:: What the task requires ::
Using the article below on Victoria's housing policies, state what share of the city's housing stock is made up of multi-family homes.

Victoria will start identifying its policies that are getting in the way of building multi-unit homes in the city.

Council on Thursday passed a motion tasking staff to start tracking city policies that disincentivize new attached homes compared to building brand-new single-family homes. Staff will bring that list of policies to a meeting in the coming months for council to discuss.

Coun. Dave Thompson, who moved the motion along with Coun. Susan Kim, said attached homes are more affordable when compared to single-family dwellings and they’re more efficient in terms of land use.

However, Thompson and Kim’s motion said a number of fees, guidelines, requirements and other policies are currently placed on attached home applications, but not on new detached builds. Thompson said that results in fewer attached homes being built and higher costs.

“Attached housing, frankly, is going to accommodate almost all, if not all, of our future population growth,” he said at a June 1 meeting.

Multi-family homes already make up four-fifths of Victoria’s housing stock, according to the city’s most recent figures. In a late 2022 housing briefing to council, staff said the ongoing need for more housing diversity and affordability has resulted in many families living in homes that are too small, fewer adults forming their own households and job vacancies that could reflect a lack of housing for workers.

:: Information given ::
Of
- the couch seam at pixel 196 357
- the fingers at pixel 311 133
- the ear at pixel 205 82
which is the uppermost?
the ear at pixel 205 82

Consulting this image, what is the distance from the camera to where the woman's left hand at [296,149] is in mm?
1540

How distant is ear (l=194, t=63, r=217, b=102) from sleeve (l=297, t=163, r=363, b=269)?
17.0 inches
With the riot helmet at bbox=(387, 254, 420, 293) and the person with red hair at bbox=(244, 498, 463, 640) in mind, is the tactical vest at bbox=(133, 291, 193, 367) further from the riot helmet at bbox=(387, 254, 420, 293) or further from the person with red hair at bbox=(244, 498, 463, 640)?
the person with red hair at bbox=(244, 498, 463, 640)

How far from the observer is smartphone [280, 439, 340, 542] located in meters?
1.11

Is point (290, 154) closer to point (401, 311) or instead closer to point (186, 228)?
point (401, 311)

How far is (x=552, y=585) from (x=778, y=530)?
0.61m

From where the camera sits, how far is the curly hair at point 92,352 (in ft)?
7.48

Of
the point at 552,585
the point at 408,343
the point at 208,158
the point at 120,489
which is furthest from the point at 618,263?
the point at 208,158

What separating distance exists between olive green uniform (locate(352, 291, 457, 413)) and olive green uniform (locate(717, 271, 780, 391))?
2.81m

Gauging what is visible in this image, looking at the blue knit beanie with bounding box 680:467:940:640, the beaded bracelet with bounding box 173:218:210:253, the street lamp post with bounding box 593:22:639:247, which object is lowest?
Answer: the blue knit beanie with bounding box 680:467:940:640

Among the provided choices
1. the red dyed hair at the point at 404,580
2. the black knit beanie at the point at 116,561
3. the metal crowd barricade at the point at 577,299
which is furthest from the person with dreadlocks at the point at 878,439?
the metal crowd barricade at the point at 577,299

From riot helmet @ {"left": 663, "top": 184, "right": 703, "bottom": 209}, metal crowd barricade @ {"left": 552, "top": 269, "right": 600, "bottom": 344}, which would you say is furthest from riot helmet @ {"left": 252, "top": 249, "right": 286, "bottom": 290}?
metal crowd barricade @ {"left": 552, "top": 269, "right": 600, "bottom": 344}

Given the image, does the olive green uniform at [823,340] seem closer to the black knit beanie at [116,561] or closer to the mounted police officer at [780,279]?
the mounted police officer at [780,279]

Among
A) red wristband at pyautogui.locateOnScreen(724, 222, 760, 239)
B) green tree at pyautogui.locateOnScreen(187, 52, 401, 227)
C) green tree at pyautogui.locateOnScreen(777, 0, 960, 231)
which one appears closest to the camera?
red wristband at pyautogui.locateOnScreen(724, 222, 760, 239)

:: Task result ::
Four-fifths of Victoria's housing stock is multi-family homes.